In the interesting paper under review, the authors establish \(L_{1}\)-uniqueness of degenerate elliptic operators. Precisely, let \(\Omega\) be an open subset of \({\mathbb R}^d\) containing the origin and let \(H_\Omega=-\sum^d_{i,j=1}\partial_ic_{ij}\partial_j\) be a second-order partial differential operator with domain \(C_c^\infty(\Omega)\), where the real coefficients \(c_{ij}\in W^{1,\infty}_{\text{loc}}(\overline\Omega)\) and the symmetric coefficient matrix \(C=(c_{ij})\) satisfies bounds \(0<C(x)\leq c(|x|) I\) for all \(x\in \Omega\).
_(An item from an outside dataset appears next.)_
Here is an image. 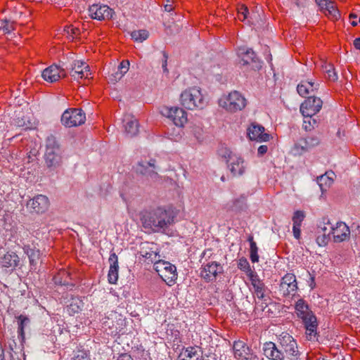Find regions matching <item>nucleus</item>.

Assuming that
\[ \int^\infty_0ds\,s^{d/2}e^{-\lambda\mu(s)^2}<\infty \]
for some \(\lambda>0,\) where \(\mu(s)=\int^s_0dt\,c(t)^{-1/2},\) the authors establish that \(H_\Omega\) is \(L_1\)-unique, i.e., it has a unique \(L_1\)-extension which generates a continuous semigroup, if and only if it is Markov unique, i.e., \(H_\Omega\) has a unique \(L_2\)-extension which generates a submarkovian semigroup. Moreover, these uniqueness conditions are equivalent to the capacity of the boundary of \(\Omega,\) measured with respect to \(H_\Omega,\) being zero. It is also proved that the capacity depends on two gross features, the Hausdorff dimension of subsets \(A\) of the boundary of the set and the order of degeneracy of \(H_\Omega\) at \(A.\)